**Page:**
-----
CHAPITRE 2 : LES PERSPECTIVES
Pour essayer de résorber les risques inhérents
à la non fiscalisation optimale du commerce électronique, des
actions doivent être entreprises. Celles-ci passent par la prise en
compte du E-Commerce dans la définition du droit fiscal et douanier
(section 1) et par le renforcement de l'efficacité des administrations
fiscales et douanières (section 2).
SECTION 1 : LA REDEFINITION DU DROIT DOUANIER ET DU
DROIT FISCAL A
L'AUNE DU E-COMMERCE.
Cette redéfinition suppose la prise de mesures
concrètes d'ajustement de la législation au E-Commerce
(paragraphe 2). Mais avant phase cruciale, des préalables doivent
être définis (paragraphe 1).
Paragraphe 1 : Les préalables
Ils se déclinent en la prise en compte des principes
adoptés au niveau international pour l'imposition de l'E-Commerce (B)
lesquels iront en droite ligne de la définition d'une politique
générale des TIC en Afrique (A).
A) La définition d'une politique
générale des TIC en Afrique
Le phénomène des TIC est un
phénomène par essence transnational. Aussi, faut-il agir au
niveau continental pour essayer de l'analyser, le comprendre et l'adopter.
-----
Répondez aux questions suivantes à partir de la page :
1. Par quelles deux voies passent les actions à entreprendre ?
2. Quel titre porte le paragraphe 1 ?
3. Comment le phénomène des TIC est-il qualifié ?
-----
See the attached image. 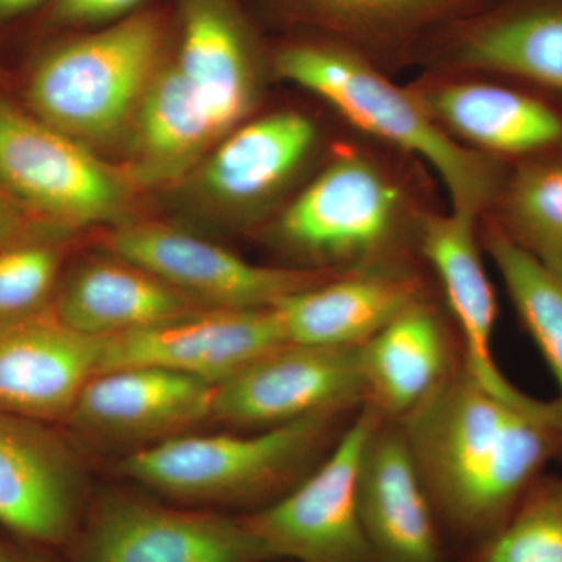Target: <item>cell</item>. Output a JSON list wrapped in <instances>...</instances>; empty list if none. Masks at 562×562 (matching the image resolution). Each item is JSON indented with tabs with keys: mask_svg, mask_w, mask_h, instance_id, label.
<instances>
[{
	"mask_svg": "<svg viewBox=\"0 0 562 562\" xmlns=\"http://www.w3.org/2000/svg\"><path fill=\"white\" fill-rule=\"evenodd\" d=\"M161 24L133 14L92 35L61 44L41 58L27 85L38 120L79 143L124 131L160 70Z\"/></svg>",
	"mask_w": 562,
	"mask_h": 562,
	"instance_id": "4",
	"label": "cell"
},
{
	"mask_svg": "<svg viewBox=\"0 0 562 562\" xmlns=\"http://www.w3.org/2000/svg\"><path fill=\"white\" fill-rule=\"evenodd\" d=\"M132 179L146 187L184 176L217 143L177 65L154 77L133 117Z\"/></svg>",
	"mask_w": 562,
	"mask_h": 562,
	"instance_id": "23",
	"label": "cell"
},
{
	"mask_svg": "<svg viewBox=\"0 0 562 562\" xmlns=\"http://www.w3.org/2000/svg\"><path fill=\"white\" fill-rule=\"evenodd\" d=\"M360 409L316 414L257 431L188 432L124 454L116 473L177 505L236 516L260 512L325 460Z\"/></svg>",
	"mask_w": 562,
	"mask_h": 562,
	"instance_id": "2",
	"label": "cell"
},
{
	"mask_svg": "<svg viewBox=\"0 0 562 562\" xmlns=\"http://www.w3.org/2000/svg\"><path fill=\"white\" fill-rule=\"evenodd\" d=\"M322 9L350 21H413L449 5L452 0H312Z\"/></svg>",
	"mask_w": 562,
	"mask_h": 562,
	"instance_id": "29",
	"label": "cell"
},
{
	"mask_svg": "<svg viewBox=\"0 0 562 562\" xmlns=\"http://www.w3.org/2000/svg\"><path fill=\"white\" fill-rule=\"evenodd\" d=\"M419 101L439 125L483 150L522 161L562 155V101L541 90L452 83Z\"/></svg>",
	"mask_w": 562,
	"mask_h": 562,
	"instance_id": "17",
	"label": "cell"
},
{
	"mask_svg": "<svg viewBox=\"0 0 562 562\" xmlns=\"http://www.w3.org/2000/svg\"><path fill=\"white\" fill-rule=\"evenodd\" d=\"M382 419L364 403L303 482L260 512L243 514L277 560L376 562L358 509V472L369 436Z\"/></svg>",
	"mask_w": 562,
	"mask_h": 562,
	"instance_id": "6",
	"label": "cell"
},
{
	"mask_svg": "<svg viewBox=\"0 0 562 562\" xmlns=\"http://www.w3.org/2000/svg\"><path fill=\"white\" fill-rule=\"evenodd\" d=\"M44 0H0V21L20 16L25 11L35 9Z\"/></svg>",
	"mask_w": 562,
	"mask_h": 562,
	"instance_id": "32",
	"label": "cell"
},
{
	"mask_svg": "<svg viewBox=\"0 0 562 562\" xmlns=\"http://www.w3.org/2000/svg\"><path fill=\"white\" fill-rule=\"evenodd\" d=\"M109 249L210 308H272L286 295L328 280L316 272L254 265L161 224L121 225L111 233Z\"/></svg>",
	"mask_w": 562,
	"mask_h": 562,
	"instance_id": "12",
	"label": "cell"
},
{
	"mask_svg": "<svg viewBox=\"0 0 562 562\" xmlns=\"http://www.w3.org/2000/svg\"><path fill=\"white\" fill-rule=\"evenodd\" d=\"M7 188H0V249L18 243L16 236L21 231V217L14 210L13 202L9 201Z\"/></svg>",
	"mask_w": 562,
	"mask_h": 562,
	"instance_id": "31",
	"label": "cell"
},
{
	"mask_svg": "<svg viewBox=\"0 0 562 562\" xmlns=\"http://www.w3.org/2000/svg\"><path fill=\"white\" fill-rule=\"evenodd\" d=\"M283 79L314 92L361 131L417 155L446 184L457 213L479 216L501 198L505 172L484 154L464 149L425 110L368 63L327 46H295L277 58Z\"/></svg>",
	"mask_w": 562,
	"mask_h": 562,
	"instance_id": "3",
	"label": "cell"
},
{
	"mask_svg": "<svg viewBox=\"0 0 562 562\" xmlns=\"http://www.w3.org/2000/svg\"><path fill=\"white\" fill-rule=\"evenodd\" d=\"M316 138L313 122L291 111L236 127L203 166V191L233 209L266 201L301 168Z\"/></svg>",
	"mask_w": 562,
	"mask_h": 562,
	"instance_id": "22",
	"label": "cell"
},
{
	"mask_svg": "<svg viewBox=\"0 0 562 562\" xmlns=\"http://www.w3.org/2000/svg\"><path fill=\"white\" fill-rule=\"evenodd\" d=\"M366 403L384 419L401 420L454 368L438 316L413 303L360 347Z\"/></svg>",
	"mask_w": 562,
	"mask_h": 562,
	"instance_id": "21",
	"label": "cell"
},
{
	"mask_svg": "<svg viewBox=\"0 0 562 562\" xmlns=\"http://www.w3.org/2000/svg\"><path fill=\"white\" fill-rule=\"evenodd\" d=\"M484 246L502 276L525 330L560 384L562 403V281L494 225Z\"/></svg>",
	"mask_w": 562,
	"mask_h": 562,
	"instance_id": "26",
	"label": "cell"
},
{
	"mask_svg": "<svg viewBox=\"0 0 562 562\" xmlns=\"http://www.w3.org/2000/svg\"><path fill=\"white\" fill-rule=\"evenodd\" d=\"M497 202L498 227L562 281V155L520 161Z\"/></svg>",
	"mask_w": 562,
	"mask_h": 562,
	"instance_id": "25",
	"label": "cell"
},
{
	"mask_svg": "<svg viewBox=\"0 0 562 562\" xmlns=\"http://www.w3.org/2000/svg\"><path fill=\"white\" fill-rule=\"evenodd\" d=\"M468 562H562V476L542 475Z\"/></svg>",
	"mask_w": 562,
	"mask_h": 562,
	"instance_id": "27",
	"label": "cell"
},
{
	"mask_svg": "<svg viewBox=\"0 0 562 562\" xmlns=\"http://www.w3.org/2000/svg\"><path fill=\"white\" fill-rule=\"evenodd\" d=\"M0 184L60 224L113 221L124 209L120 177L83 144L3 102Z\"/></svg>",
	"mask_w": 562,
	"mask_h": 562,
	"instance_id": "9",
	"label": "cell"
},
{
	"mask_svg": "<svg viewBox=\"0 0 562 562\" xmlns=\"http://www.w3.org/2000/svg\"><path fill=\"white\" fill-rule=\"evenodd\" d=\"M0 562H24L18 557L16 552L10 549L5 543L0 542Z\"/></svg>",
	"mask_w": 562,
-----
**Réponse à la tâche:**
1. Par la prise en compte du E-Commerce dans la définition du droit fiscal et douanier, et par le renforcement de l'efficacité des administrations fiscales et douanières.
2. Les préalables.
3. Comme un phénomène par essence transnational.